WORK TO COMPLETE:
Quote the material from the line containing "How much distance" through the line containing "4. point 274,379", both included, reproducing each line verbatim.

AVAILABLE RECORDS:
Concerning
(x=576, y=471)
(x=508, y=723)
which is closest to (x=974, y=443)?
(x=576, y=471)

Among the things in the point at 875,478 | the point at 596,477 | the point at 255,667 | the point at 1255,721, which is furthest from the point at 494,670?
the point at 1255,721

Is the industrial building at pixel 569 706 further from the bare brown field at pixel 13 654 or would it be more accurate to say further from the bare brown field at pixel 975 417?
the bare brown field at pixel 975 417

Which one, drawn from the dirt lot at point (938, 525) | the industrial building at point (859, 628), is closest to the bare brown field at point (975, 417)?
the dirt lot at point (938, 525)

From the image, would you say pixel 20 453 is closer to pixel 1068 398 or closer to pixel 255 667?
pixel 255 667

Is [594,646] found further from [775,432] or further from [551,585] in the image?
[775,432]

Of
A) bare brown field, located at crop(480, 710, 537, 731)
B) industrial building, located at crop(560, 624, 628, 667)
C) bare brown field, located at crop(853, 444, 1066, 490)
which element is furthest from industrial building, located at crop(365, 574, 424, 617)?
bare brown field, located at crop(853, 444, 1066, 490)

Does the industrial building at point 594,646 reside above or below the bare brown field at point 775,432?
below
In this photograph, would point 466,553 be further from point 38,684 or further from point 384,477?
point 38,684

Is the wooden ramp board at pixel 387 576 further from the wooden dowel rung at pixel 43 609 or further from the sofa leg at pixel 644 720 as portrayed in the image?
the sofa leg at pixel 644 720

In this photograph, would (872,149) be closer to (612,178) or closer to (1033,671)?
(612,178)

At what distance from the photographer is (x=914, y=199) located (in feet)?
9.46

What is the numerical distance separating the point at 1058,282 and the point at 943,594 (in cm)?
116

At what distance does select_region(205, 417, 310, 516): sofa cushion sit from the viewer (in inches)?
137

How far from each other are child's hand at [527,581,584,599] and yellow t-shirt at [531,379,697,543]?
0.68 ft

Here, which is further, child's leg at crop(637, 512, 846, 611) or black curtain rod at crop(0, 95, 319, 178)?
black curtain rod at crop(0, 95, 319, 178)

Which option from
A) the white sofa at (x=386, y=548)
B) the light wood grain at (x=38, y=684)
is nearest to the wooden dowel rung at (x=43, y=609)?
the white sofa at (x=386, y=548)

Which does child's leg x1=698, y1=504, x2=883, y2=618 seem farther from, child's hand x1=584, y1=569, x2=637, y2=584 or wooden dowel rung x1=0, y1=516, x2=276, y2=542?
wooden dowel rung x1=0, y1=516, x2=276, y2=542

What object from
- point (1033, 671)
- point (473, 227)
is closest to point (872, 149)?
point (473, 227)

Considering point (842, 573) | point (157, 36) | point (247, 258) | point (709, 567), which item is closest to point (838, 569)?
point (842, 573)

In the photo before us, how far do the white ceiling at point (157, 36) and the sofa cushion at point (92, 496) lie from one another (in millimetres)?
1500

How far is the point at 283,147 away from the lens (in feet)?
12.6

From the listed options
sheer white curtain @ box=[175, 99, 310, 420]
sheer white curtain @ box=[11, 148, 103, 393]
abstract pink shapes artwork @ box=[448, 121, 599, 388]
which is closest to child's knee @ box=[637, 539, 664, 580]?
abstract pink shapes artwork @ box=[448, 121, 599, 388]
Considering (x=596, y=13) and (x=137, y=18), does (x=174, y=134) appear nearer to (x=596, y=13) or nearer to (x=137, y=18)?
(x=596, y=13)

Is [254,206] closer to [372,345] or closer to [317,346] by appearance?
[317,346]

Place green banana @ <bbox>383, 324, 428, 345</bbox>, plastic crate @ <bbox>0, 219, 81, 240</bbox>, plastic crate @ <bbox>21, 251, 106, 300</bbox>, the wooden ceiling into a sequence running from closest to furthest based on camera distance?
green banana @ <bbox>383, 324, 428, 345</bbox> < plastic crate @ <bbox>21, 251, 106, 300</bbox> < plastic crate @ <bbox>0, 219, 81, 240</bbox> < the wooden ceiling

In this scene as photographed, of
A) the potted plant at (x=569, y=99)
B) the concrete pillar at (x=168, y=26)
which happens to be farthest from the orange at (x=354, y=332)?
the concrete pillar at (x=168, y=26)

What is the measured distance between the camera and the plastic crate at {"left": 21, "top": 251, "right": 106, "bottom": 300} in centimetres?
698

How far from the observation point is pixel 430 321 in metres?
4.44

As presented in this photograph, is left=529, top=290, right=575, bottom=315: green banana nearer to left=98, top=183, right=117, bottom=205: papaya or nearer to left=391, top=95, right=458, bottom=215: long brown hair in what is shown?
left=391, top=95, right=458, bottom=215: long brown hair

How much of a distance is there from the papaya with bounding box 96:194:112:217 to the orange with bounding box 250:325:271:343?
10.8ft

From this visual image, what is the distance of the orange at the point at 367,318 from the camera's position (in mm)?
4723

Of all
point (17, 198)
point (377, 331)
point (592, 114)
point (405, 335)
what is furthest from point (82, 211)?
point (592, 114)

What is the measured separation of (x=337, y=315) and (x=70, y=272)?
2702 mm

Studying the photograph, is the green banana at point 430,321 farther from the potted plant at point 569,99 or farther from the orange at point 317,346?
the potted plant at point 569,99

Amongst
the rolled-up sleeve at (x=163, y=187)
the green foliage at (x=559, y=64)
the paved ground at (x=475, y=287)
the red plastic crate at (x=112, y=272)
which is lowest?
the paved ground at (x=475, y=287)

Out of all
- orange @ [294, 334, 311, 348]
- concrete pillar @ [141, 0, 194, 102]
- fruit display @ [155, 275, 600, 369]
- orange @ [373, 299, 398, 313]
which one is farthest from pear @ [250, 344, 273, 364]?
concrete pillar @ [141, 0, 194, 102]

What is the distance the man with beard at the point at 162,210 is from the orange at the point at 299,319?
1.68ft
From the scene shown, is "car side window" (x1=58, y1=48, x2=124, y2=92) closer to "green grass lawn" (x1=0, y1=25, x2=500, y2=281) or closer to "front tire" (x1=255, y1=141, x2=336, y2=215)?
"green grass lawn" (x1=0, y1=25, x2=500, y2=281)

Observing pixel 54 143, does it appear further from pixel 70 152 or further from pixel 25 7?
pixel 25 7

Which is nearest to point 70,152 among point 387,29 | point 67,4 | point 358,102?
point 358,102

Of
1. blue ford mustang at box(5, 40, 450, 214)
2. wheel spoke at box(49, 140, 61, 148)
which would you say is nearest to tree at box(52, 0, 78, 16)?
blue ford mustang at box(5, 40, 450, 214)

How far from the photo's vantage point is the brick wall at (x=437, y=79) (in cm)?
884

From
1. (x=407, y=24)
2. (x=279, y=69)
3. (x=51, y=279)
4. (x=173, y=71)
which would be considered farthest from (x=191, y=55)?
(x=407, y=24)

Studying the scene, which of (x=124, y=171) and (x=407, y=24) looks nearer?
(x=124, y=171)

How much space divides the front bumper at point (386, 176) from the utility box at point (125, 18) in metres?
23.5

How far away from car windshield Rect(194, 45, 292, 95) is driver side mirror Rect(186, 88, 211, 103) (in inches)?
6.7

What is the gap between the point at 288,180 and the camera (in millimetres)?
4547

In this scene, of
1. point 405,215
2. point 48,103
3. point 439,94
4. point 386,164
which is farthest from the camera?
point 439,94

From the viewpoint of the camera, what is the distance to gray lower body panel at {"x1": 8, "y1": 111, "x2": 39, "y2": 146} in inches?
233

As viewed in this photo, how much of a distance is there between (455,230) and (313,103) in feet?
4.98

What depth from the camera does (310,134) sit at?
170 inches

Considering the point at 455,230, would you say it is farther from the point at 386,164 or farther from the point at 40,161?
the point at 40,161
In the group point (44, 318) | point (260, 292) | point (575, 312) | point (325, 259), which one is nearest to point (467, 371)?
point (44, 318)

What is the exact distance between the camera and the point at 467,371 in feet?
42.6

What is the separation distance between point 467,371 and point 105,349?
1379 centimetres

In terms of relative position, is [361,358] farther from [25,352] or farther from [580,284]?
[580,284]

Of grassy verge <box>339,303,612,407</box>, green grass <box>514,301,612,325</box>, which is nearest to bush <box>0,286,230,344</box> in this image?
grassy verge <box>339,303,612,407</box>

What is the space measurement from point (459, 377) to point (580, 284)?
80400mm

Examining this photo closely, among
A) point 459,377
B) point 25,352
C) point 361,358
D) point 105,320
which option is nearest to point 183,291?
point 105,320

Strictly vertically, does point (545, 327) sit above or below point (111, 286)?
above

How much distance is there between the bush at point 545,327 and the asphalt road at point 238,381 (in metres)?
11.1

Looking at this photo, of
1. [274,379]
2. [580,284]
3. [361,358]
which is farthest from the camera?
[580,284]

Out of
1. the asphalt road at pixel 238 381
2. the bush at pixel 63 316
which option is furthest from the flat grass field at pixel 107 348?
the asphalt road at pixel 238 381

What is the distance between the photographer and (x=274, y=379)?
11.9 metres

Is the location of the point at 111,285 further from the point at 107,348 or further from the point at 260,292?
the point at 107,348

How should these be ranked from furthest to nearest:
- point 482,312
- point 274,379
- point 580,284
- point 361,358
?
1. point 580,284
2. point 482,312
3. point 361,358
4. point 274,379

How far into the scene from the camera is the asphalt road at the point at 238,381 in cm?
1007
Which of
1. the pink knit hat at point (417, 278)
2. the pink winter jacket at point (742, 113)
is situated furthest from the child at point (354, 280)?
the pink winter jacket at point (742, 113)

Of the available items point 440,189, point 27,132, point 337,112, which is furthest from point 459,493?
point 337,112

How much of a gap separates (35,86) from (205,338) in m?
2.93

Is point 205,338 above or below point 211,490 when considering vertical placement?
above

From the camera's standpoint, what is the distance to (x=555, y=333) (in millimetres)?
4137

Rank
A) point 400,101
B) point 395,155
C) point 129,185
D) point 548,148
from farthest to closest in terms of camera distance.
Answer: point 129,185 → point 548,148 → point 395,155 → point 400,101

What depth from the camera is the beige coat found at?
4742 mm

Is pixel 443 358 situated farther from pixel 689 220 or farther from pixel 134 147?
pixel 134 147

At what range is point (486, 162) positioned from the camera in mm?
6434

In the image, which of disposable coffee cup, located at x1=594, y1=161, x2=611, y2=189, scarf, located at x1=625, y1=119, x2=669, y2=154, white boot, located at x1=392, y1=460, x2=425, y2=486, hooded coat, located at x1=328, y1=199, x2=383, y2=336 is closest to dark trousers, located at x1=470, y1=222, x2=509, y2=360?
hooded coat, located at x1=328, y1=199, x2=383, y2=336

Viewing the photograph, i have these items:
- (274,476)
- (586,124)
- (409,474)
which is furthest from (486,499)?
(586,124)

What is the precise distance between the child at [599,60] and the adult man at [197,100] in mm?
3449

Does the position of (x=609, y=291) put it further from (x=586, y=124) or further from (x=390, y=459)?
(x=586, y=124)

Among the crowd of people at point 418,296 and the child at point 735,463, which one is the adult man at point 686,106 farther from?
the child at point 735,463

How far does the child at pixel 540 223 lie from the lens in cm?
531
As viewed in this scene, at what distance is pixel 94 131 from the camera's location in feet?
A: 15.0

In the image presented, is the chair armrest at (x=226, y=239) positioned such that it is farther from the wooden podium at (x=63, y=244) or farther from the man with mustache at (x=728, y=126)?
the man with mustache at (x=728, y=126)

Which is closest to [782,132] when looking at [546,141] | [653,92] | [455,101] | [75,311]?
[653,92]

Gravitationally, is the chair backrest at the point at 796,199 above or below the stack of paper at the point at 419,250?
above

TASK RESULT:
How much distance is there between the bush at point 545,327 and the asphalt road at point 238,381 (in metres)?
11.1

Looking at this photo, of
1. [274,379]
2. [580,284]
3. [361,358]
which is farthest from the camera?
[580,284]

Out of
1. the asphalt road at pixel 238 381
2. the bush at pixel 63 316
which option is furthest from the flat grass field at pixel 107 348?
the asphalt road at pixel 238 381

What is the distance between the photographer and (x=274, y=379)?
11.9 metres

Is the location of the point at 111,285 further from the point at 107,348 or further from the point at 260,292?
the point at 107,348

How should these be ranked from furthest to nearest:
- point 482,312
- point 274,379
- point 580,284
- point 361,358
?
1. point 580,284
2. point 482,312
3. point 361,358
4. point 274,379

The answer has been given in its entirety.